Die Garage voller Plastikfiguren
Zu Besuch bei einem Playmobil-Superfan
Seine Garage hält Dennis Gebhardt autofrei. Der familieneigene Ford Fiesta muss mit dem Laternenparkplatz vorlieb nehmen. Dennis Gebhardt setzt Prioritäten, denn er ist Playmobil-Fan. Genauer gesagt: ein Superfan. Rund 2000 Exemplare dieser Plastikfiguren mit den fröhlichen Kindergesichtern hat der gelernte Feinkostverkäufer bis heute zusammengetragen. Und jedes Wochenende nach einem neuen Streifzug über die Flohmärkte werden es wieder ein paar mehr. Auch Ebay-Auktionen sorgen für Nachschub: »Andere Leute haben eine Modelleisenbahn im Keller«, sagt er, »ich sammle eben Playmobilfiguren.«
Und das schon seit 20 Jahren. Das erste Exemplar seiner Kollektion war ein Sheriff, den kriegte er als Zweitklässler geschenkt. Der Beginn einer Liebesgeschichte, die bis heute anhält. Gebhardt findet es auch keineswegs seltsam, dass ihn als erwachsenen Mann ein Spielzeug fasziniert, von dem sich die meisten mit dem Beginn der Pubertät verabschieden: »Playmobilfiguren wirken nur vordergründig simpel«, meint er. »Gerade das reduzierte Design lässt viel Raum für eigene Gestaltung. Und Playmobil bietet einen konkurrenzlosen Vorteil, den andere Modelle nicht aufweisen: Hände, Arme, Köpfe und Oberkörper lassen sich bewegen. So dass die Figuren unterschiedliche Bewegungsabläufe darstellen können.«
Die mobilen Figuren aus dem Haus geobra Brandstätter mit Sitz im fränkischen Zirndorf feiern 2009 schon das 35-jährige Jubiläum ihrer ersten Edition. Inzwischen ist das Angebot auf 600 Figuren angewachsen, die verschiedene Szenarien darstellen, von Bauernhöfen und Kliniken bis zu Römerlagern. 2006 hat Playmobil anlässlich einer Ausstellung des Europarates zum Heiligen Römischen Reich Deutscher Nation in Magdeburg sogar eine eigene Version des bekannten Magdeburger Reiters herausgebracht.
An die zwei Milliarden Playmobilfiguren sind weltweit verkauft worden. Aneinandergereiht würden sie drei Mal um den Erdball reichen. Und eine wichtige Etappe dieser fiktiven Kette findet sich in Dennis Gebhardts Hamburger Garage, wo sich die bunten Minis zu einem ausgefeilten Biorama zusammenfinden.

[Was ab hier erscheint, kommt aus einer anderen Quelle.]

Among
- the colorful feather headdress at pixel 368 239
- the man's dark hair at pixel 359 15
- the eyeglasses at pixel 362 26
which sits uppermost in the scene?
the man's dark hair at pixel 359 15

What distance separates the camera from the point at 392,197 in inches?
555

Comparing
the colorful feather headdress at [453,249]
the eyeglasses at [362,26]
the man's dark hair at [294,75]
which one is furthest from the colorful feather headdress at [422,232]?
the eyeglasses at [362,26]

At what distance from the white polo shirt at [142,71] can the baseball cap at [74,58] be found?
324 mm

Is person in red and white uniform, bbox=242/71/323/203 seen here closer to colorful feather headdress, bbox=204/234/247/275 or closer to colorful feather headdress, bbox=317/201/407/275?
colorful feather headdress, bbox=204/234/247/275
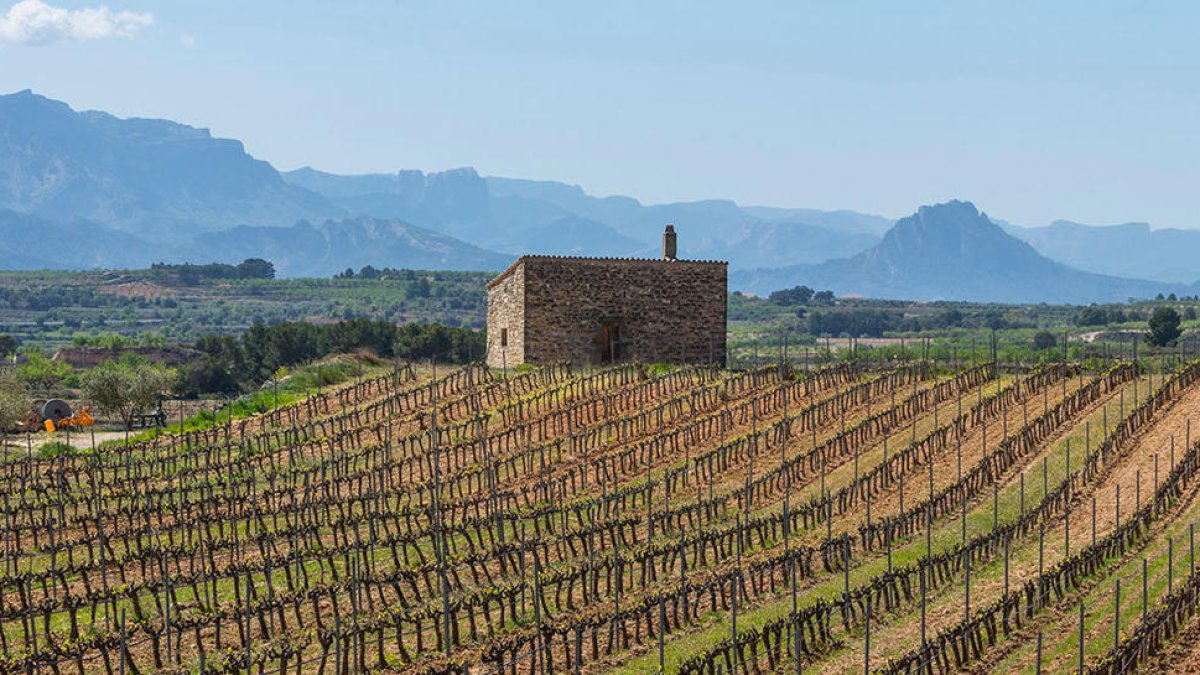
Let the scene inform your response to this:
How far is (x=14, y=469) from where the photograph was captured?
4150cm

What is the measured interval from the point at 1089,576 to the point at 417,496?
15.7 m

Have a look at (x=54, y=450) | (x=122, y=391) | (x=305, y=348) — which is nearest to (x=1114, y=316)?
(x=305, y=348)

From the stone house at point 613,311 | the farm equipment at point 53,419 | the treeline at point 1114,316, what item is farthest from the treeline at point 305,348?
the treeline at point 1114,316

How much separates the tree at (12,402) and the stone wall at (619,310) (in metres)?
18.2

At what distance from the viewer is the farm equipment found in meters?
59.2

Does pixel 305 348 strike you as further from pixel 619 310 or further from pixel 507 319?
pixel 619 310

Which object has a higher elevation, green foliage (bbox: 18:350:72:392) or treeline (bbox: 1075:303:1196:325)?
treeline (bbox: 1075:303:1196:325)

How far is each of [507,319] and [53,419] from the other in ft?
57.5

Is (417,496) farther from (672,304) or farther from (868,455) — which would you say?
(672,304)

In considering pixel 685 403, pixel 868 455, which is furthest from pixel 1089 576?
pixel 685 403

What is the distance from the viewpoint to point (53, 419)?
6141 centimetres

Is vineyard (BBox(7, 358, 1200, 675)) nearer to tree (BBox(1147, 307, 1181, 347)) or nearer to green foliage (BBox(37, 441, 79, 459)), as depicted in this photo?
green foliage (BBox(37, 441, 79, 459))

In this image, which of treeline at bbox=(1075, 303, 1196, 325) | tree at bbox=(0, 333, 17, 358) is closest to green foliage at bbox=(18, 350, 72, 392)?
tree at bbox=(0, 333, 17, 358)

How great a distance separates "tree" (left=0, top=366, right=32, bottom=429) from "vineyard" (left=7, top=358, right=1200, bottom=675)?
11097 mm
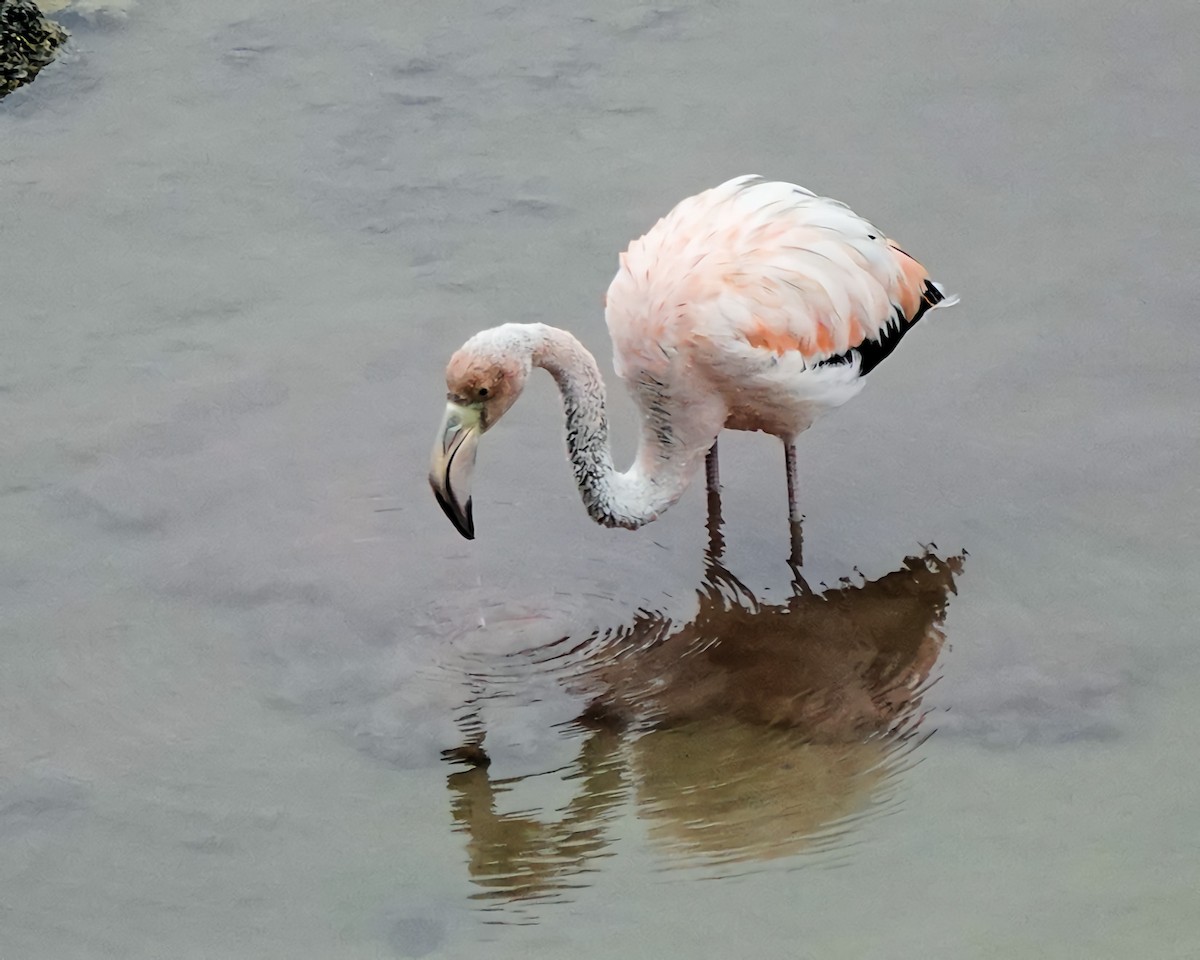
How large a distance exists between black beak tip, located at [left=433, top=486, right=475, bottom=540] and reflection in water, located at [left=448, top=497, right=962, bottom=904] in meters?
0.56

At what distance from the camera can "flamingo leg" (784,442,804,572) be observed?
20.8ft

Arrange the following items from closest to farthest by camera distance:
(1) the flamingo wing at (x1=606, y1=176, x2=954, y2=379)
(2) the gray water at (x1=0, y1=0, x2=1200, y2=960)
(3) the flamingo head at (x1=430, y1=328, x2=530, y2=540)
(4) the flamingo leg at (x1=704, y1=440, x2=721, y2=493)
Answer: (2) the gray water at (x1=0, y1=0, x2=1200, y2=960)
(3) the flamingo head at (x1=430, y1=328, x2=530, y2=540)
(1) the flamingo wing at (x1=606, y1=176, x2=954, y2=379)
(4) the flamingo leg at (x1=704, y1=440, x2=721, y2=493)

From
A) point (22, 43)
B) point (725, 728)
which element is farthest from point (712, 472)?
point (22, 43)

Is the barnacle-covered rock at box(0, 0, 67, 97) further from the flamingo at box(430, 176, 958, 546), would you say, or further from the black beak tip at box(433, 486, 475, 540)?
the black beak tip at box(433, 486, 475, 540)

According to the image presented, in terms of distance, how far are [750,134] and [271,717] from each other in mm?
4328

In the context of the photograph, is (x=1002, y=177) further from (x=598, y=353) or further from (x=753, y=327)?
(x=753, y=327)

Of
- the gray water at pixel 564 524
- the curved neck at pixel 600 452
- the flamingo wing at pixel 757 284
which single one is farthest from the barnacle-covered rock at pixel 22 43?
the curved neck at pixel 600 452

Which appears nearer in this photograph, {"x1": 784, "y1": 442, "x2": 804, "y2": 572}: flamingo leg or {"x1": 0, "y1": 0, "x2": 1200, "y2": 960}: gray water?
{"x1": 0, "y1": 0, "x2": 1200, "y2": 960}: gray water

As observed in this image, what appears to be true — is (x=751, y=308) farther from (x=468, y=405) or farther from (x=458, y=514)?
(x=458, y=514)

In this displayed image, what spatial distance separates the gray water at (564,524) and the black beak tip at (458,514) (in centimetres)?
55

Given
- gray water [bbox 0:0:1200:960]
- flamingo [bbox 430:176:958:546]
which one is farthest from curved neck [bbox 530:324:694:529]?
gray water [bbox 0:0:1200:960]

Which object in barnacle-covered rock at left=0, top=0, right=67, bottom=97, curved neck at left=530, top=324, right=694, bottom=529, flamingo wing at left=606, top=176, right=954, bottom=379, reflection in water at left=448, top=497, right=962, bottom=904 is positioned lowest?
reflection in water at left=448, top=497, right=962, bottom=904

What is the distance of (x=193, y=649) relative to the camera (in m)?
5.91

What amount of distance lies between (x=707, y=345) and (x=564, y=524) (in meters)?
1.10
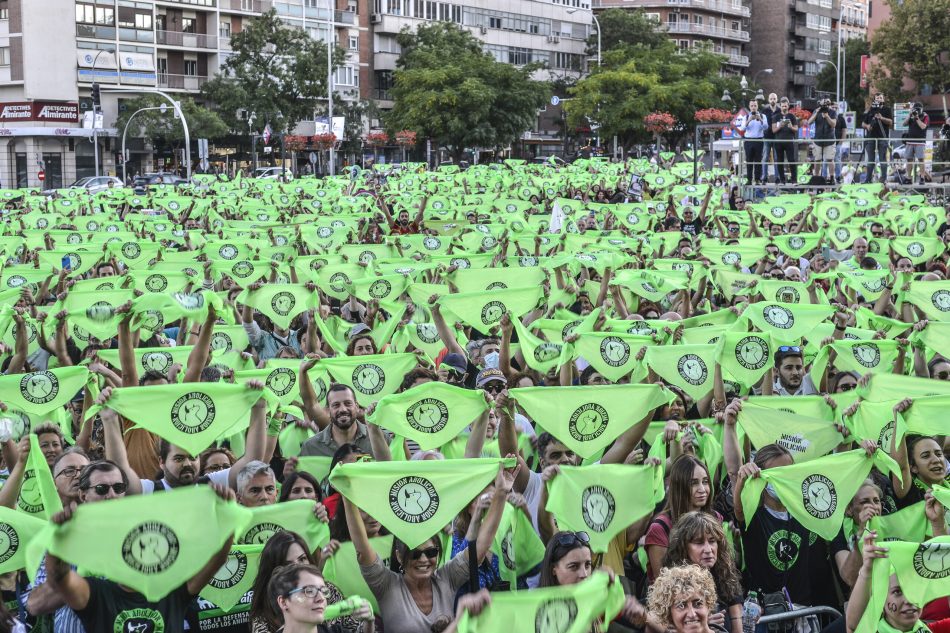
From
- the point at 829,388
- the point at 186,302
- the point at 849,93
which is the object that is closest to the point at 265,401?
the point at 186,302

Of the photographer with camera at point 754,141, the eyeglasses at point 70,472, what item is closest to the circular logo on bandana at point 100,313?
the eyeglasses at point 70,472

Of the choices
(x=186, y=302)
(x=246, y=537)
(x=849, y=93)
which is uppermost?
(x=849, y=93)

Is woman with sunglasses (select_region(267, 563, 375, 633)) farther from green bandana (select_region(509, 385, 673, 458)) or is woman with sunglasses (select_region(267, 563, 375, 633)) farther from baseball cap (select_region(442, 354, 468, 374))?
baseball cap (select_region(442, 354, 468, 374))

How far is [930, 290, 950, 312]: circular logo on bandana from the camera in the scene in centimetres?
1305

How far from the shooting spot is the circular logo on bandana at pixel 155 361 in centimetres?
1084

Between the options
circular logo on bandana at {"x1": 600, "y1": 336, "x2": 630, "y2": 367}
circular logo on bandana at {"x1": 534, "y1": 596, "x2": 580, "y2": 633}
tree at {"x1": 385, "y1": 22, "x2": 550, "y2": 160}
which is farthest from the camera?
tree at {"x1": 385, "y1": 22, "x2": 550, "y2": 160}

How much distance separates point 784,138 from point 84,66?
50.8 metres

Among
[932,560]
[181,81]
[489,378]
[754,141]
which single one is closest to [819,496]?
[932,560]

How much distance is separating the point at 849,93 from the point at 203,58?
177ft

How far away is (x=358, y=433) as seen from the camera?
9000mm

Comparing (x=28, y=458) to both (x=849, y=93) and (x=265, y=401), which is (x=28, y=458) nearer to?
(x=265, y=401)

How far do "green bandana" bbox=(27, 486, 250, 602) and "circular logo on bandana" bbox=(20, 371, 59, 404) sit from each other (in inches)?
152

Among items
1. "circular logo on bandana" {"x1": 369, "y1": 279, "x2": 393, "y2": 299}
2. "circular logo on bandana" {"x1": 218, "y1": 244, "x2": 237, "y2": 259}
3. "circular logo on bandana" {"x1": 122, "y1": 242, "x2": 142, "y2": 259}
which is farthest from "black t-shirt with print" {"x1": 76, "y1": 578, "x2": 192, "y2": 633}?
"circular logo on bandana" {"x1": 122, "y1": 242, "x2": 142, "y2": 259}

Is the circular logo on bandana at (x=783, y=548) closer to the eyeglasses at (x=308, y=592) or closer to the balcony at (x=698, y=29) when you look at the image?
the eyeglasses at (x=308, y=592)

Dennis Gebhardt hat ein mittelalterliches Szenario aufgebaut, vor den Mauern einer Burg marschieren Ritter auf, durch die Gassen der Stadt lustwandeln vornehme Damen. Im Hafen ankern Koggen und Schuten, draußen am Horizont drohen die Totenkopfflaggen der Piratensegler. Akribisch sortiert auf langen Regalen an den Wänden warten Figuren, die im aktuellen Arrangement keinen Platz finden. Und was sagt die Ehefrau des Fans, der vor wenigen Monaten glücklicher Vater einer Tochter geworden ist, zum Hobby ihres Mannes? »Sie kann dem nichts abgewinnen und findet das deswegen nicht so toll«, räumt Dennis Gebhardt ein. »Aber sie akzeptiert das.« Der Fiesta muss wohl weiter draußen frieren.